Mass diffusion analysis can be performed using only the two-dimensional, three-dimensional, and axisymmetric solid elements that are included in the Abaqus/Standard heat transfer/mass diffusion element library.

Output

In addition to the standard output identifiers available in Abaqus/Standard (Abaqus/Standard Output Variable Identifiers), the following variables have special meaning in mass diffusion analyses:

Element integration point variables:

CONC

Mass concentration.

ISOL

Amount of solute at the integration point, calculated as the product of the mass concentration and the integration point volume.

MFL

Magnitude and components of the concentration flux vector (excluding the terms due to pressure and temperature gradients).

MFLM

Magnitude of the concentration flux vector.

MFLn

Component n of the concentration flux vector (n = 1, 2, 3).

TEMP

Magnitude of the applied temperature field.

Whole element variables:

ESOL

Amount of solute in the element, calculated as the sum of ISOL over all the element integration points.

NFLUX

Fluxes at the nodes of the element caused by mass diffusion in the element.

FLUXS

Distributed mass flux applied to an element.

Whole or partial model variables:

SOL

Amount of solute in the model or specified element set, calculated as the sum of ESOL over all the elements in the model or set.

Nodal variables:

CFL

All concentrated flux values.

CFLn

Concentrated flux value n at a node (n = 11).

NNC

All normalized concentration values at a node.

NNCn

Normalized concentration degree of freedom n at a node (n = 11).

RFL

All reaction flux values (conjugate to normalized concentration).

RFLn

Reaction flux value n at a node (n = 11) (conjugate to normalized concentration).

Input File Template

The following template is representative of a three-step mass diffusion analysis.
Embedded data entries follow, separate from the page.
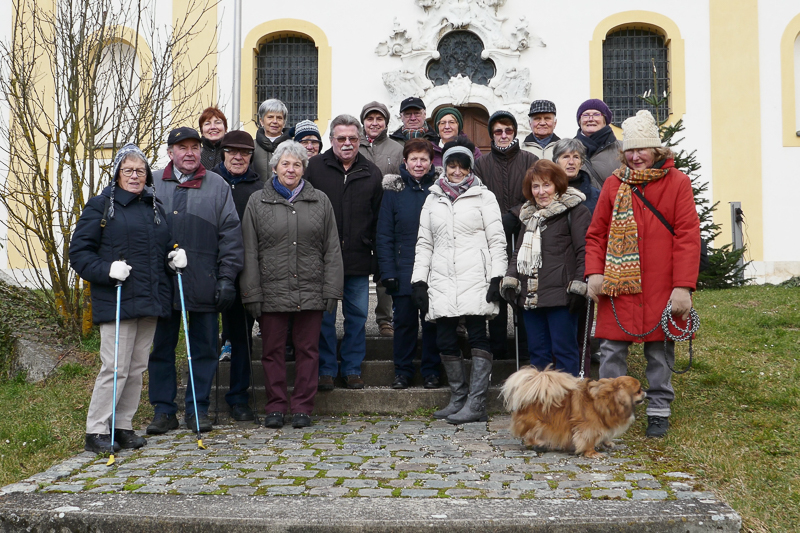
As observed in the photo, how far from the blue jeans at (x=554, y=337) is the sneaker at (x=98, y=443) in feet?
9.46

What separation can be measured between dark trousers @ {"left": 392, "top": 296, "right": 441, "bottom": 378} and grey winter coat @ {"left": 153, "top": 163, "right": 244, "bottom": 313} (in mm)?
1367

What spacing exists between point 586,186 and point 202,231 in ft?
9.33

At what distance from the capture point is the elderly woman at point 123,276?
5035 mm

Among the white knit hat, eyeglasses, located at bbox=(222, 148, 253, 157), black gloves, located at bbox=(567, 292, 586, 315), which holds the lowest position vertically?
black gloves, located at bbox=(567, 292, 586, 315)

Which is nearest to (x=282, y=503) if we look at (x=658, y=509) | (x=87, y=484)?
(x=87, y=484)

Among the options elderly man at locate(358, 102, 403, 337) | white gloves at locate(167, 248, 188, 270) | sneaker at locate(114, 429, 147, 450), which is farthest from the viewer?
elderly man at locate(358, 102, 403, 337)

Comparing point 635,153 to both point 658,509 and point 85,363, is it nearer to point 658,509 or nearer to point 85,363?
point 658,509

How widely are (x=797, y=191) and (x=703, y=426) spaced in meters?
9.84

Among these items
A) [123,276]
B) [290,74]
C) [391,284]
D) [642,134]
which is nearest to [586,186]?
[642,134]

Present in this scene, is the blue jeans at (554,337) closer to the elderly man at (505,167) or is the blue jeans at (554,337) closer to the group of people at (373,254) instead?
the group of people at (373,254)

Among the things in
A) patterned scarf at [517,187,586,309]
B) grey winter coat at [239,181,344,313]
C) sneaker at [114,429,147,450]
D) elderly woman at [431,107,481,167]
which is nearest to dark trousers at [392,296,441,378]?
grey winter coat at [239,181,344,313]

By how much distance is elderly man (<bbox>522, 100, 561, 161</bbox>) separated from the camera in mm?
6656

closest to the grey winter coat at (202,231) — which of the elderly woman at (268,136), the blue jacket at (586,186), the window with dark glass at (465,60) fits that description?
the elderly woman at (268,136)

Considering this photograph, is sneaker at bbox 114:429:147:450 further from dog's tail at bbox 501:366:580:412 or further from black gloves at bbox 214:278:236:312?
dog's tail at bbox 501:366:580:412
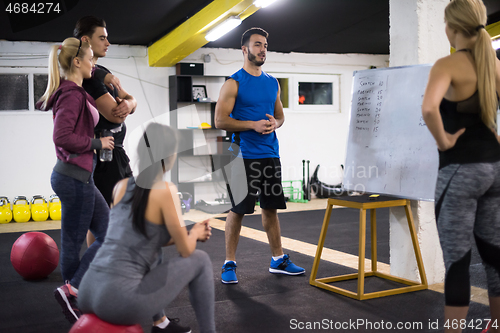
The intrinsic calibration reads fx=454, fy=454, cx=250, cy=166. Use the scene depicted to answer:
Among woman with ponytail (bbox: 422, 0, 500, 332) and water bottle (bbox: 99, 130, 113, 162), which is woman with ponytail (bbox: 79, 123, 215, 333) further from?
woman with ponytail (bbox: 422, 0, 500, 332)

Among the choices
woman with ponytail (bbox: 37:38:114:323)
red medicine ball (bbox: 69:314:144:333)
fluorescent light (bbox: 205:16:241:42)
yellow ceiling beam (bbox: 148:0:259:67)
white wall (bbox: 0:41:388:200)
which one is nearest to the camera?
red medicine ball (bbox: 69:314:144:333)

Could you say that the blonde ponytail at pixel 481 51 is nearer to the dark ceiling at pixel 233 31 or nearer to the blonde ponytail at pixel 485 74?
the blonde ponytail at pixel 485 74

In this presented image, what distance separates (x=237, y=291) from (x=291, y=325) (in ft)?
2.02

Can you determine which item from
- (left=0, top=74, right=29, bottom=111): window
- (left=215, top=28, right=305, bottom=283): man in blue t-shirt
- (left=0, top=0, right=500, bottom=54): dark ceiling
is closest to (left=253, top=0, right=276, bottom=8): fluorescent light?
(left=0, top=0, right=500, bottom=54): dark ceiling

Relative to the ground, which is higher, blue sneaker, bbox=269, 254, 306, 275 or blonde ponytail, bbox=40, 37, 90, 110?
blonde ponytail, bbox=40, 37, 90, 110

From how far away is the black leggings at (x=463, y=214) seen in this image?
153 cm

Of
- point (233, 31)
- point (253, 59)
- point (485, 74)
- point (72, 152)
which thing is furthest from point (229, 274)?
point (233, 31)

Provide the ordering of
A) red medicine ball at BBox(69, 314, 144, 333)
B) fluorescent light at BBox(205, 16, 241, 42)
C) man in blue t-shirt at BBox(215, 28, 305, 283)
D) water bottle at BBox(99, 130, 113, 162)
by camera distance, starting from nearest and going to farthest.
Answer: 1. red medicine ball at BBox(69, 314, 144, 333)
2. water bottle at BBox(99, 130, 113, 162)
3. man in blue t-shirt at BBox(215, 28, 305, 283)
4. fluorescent light at BBox(205, 16, 241, 42)

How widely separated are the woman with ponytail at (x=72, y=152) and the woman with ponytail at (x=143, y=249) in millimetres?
552

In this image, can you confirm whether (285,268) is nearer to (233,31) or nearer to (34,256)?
(34,256)

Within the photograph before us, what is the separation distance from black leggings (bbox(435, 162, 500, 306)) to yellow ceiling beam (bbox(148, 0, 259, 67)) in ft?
11.6

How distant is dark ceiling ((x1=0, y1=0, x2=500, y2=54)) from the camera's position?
5.06 metres

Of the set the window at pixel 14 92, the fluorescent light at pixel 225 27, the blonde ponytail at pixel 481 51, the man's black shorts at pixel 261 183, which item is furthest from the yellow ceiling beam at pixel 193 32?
the blonde ponytail at pixel 481 51

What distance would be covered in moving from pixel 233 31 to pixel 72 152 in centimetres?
453
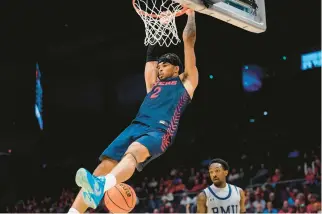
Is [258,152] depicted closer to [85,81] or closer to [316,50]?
[316,50]

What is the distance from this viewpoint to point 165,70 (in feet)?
18.3

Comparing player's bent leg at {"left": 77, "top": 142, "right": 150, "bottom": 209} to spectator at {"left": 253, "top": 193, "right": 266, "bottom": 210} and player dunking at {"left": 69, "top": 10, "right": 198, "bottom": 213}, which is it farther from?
spectator at {"left": 253, "top": 193, "right": 266, "bottom": 210}

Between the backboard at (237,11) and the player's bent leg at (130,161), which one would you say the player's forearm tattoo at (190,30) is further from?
the player's bent leg at (130,161)

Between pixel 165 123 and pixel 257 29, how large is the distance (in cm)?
155

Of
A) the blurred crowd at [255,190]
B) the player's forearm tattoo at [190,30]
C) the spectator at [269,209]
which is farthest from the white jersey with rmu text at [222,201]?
the spectator at [269,209]

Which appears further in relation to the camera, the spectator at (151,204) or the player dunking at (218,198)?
the spectator at (151,204)

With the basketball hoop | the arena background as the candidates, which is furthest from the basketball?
the arena background

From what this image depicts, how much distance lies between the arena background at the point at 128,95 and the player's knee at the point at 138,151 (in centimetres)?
1208

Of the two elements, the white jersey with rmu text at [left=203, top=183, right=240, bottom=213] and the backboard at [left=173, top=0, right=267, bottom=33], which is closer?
the backboard at [left=173, top=0, right=267, bottom=33]

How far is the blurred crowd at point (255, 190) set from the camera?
1203 centimetres

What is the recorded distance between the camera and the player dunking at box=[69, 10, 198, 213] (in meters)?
4.57

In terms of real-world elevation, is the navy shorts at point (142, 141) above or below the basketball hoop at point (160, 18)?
below

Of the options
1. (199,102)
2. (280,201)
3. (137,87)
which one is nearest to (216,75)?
(199,102)

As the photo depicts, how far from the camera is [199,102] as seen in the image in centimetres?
2381
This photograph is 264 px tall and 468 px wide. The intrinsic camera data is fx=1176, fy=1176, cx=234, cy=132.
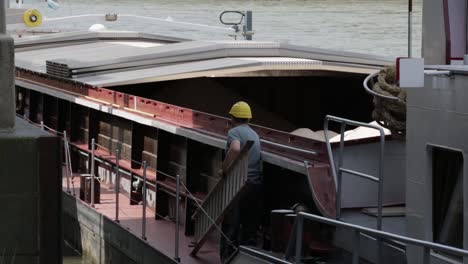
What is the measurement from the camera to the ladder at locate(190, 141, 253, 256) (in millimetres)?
9117

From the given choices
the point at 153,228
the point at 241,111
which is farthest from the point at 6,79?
the point at 153,228

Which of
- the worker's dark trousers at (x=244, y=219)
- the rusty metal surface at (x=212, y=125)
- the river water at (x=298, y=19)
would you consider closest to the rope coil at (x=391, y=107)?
the rusty metal surface at (x=212, y=125)

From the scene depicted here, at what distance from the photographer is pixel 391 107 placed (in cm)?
862

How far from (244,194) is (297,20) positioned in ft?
130

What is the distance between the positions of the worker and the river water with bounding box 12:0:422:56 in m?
17.7

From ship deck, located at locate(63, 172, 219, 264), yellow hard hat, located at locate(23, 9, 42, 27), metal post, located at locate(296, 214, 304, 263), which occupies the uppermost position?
yellow hard hat, located at locate(23, 9, 42, 27)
The first step establishes an initial steady-state concentration distribution of a diffusing material. In the second step equivalent pressure stresses are read from a fully coupled temperature-displacement analysis and the transient mass diffusion response is obtained for the case of mechanical loading of the body. In the final step a temperature field is read from a fully coupled temperature-displacement analysis and the transient mass diffusion response is calculated for the case of heating and cooling the body in which diffusion occurs. An example problem that follows this template is Thermomechanical diffusion of hydrogen in a bending beam.

HEADINGMATERIAL,NAME=mat1
SOLUBILITY
Data lines to define solubility
DIFFUSIVITY
Data lines to define diffusivity
KAPPA,TYPE=TEMP
Data lines to define diffusion driven by temperature gradients
KAPPA,TYPE=PRESS
Data lines to define diffusion driven by gradients of equivalent pressure stress
INITIAL CONDITIONS,TYPE=TEMPERATURE
Data lines to define an initial temperature field
INITIAL CONDITIONS,TYPE=CONCENTRATION
Data lines to define initial nodal values of normalized concentration
INITIAL CONDITIONS,TYPE=PRESSURE STRESS
Data lines to define initial nodal values of equivalent pressure stress
AMPLITUDE,NAME=name
Data lines to define amplitude variations
**
STEP
Step 1 - steady-state solution
MASS DIFFUSION,STEADY STATE
Data line to define incrementation
BOUNDARY
Data lines to prescribe nodal values of normalized concentration
EL FILE
Data lines to define element integration output to the results file
NODE FILE
Data lines to define nodal output to the results file
END STEP
**
STEP
Step 2 - transient analysis driven by pressure stress gradients
MASS DIFFUSION,DCMAX=dcmax,END=SS
Data line to define incrementation
BOUNDARY
Data lines to prescribe nodal values of normalized concentration
PRESSURE STRESS,FILE=name
EL FILE
Data lines to define element integration output to the results file
NODE FILE
Data lines to define nodal output to the results file
END STEP
**
STEP
Step 3 - transient analysis driven by temperature gradients
MASS DIFFUSION,DCMAX=dcmax,END=SS
Data line to define incrementation
BOUNDARY
Data lines to prescribe nodal values of normalized concentration
TEMPERATURE,FILE=name
EL FILE
Data lines to define element integration output to the results file
NODE FILE
Data lines to define nodal output to the results file
END STEP

References

  1. Crank J. The Mathematics of Diffusion, Clarendon Press , Oxford , 1956.